#### Trecho selecionado ####

Não sei muito sobre Thereza, minha bisavó. Ouvi, ao longo da vida, recortes de histórias aqui e ali sobre como ela se desdobrava com esforço para garantir o sustento da família. Em meio aos relatos de uma mulher vigorosa e firme, minha mãe e tias costumavam contar, achando certa graça, um episódio que a mim soava peculiar. Logo após perder o marido, dizem, vó Thereza circulava pela cidade alegremente, fazendo incontáveis planos para um futuro cheio de possibilidades. Era a viúva mais feliz que já andara por aquelas ruas interioranas e bucólicas. Sentia-se livre, creio.

Recentemente, ao mergulhar em textos sobre o envelhecer e as mulheres, fiquei surpresa ao constatar, a partir de levantamentos de outras pesquisadoras, que o sentimento de minha bisavó talvez não seja tão único. Depoimentos colhidos pela cientista social Alda Britto da Motta mostram mulheres idosas que, na velhice, se sentem bem, livres, sem amarras atreladas à juventude. A beleza que com o tempo se esvai é um elemento recorrente nas declarações das entrevistadas para explicar a sensação de libertação diante do passar dos anos. Não há mais beleza e, portanto, também não resta preocupação dos parceiros em preservar essa beleza só para si.

#### Entradas fornecidas ####

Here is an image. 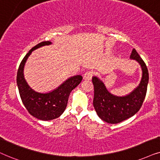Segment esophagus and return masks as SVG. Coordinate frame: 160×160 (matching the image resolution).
Returning a JSON list of instances; mask_svg holds the SVG:
<instances>
[{
  "mask_svg": "<svg viewBox=\"0 0 160 160\" xmlns=\"http://www.w3.org/2000/svg\"><path fill=\"white\" fill-rule=\"evenodd\" d=\"M93 76V72H87L86 74H84L83 79L86 80H92Z\"/></svg>",
  "mask_w": 160,
  "mask_h": 160,
  "instance_id": "obj_1",
  "label": "esophagus"
}]
</instances>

####

▶ [Trabalho pedido]:
**a.** Transcreva palavra por palavra a parte do trecho selecionado que começa nas palavras "Não sei muito" e vai até "Sentia-se livre, creio.", inclusive.
**b.** Responda com base no trecho selecionado:
(i) O que a vó Thereza fazia pela cidade logo após perder o marido?
(ii) Como o texto qualifica Alda Britto da Motta?
(iii) Que elemento é recorrente nas declarações das entrevistadas para explicar a sensação de libertação diante do passar dos anos?

▶ [Respostas por tarefa]:
**a.**
Não sei muito sobre Thereza, minha bisavó. Ouvi, ao longo da vida, recortes de histórias aqui e ali sobre como ela se desdobrava com esforço para garantir o sustento da família. Em meio aos relatos de uma mulher vigorosa e firme, minha mãe e tias costumavam contar, achando certa graça, um episódio que a mim soava peculiar. Logo após perder o marido, dizem, vó Thereza circulava pela cidade alegremente, fazendo incontáveis planos para um futuro cheio de possibilidades. Era a viúva mais feliz que já andara por aquelas ruas interioranas e bucólicas. Sentia-se livre, creio.

**b.**
(i) Circulava alegremente, fazendo incontáveis planos para um futuro cheio de possibilidades.
(ii) Como cientista social.
(iii) A beleza que com o tempo se esvai.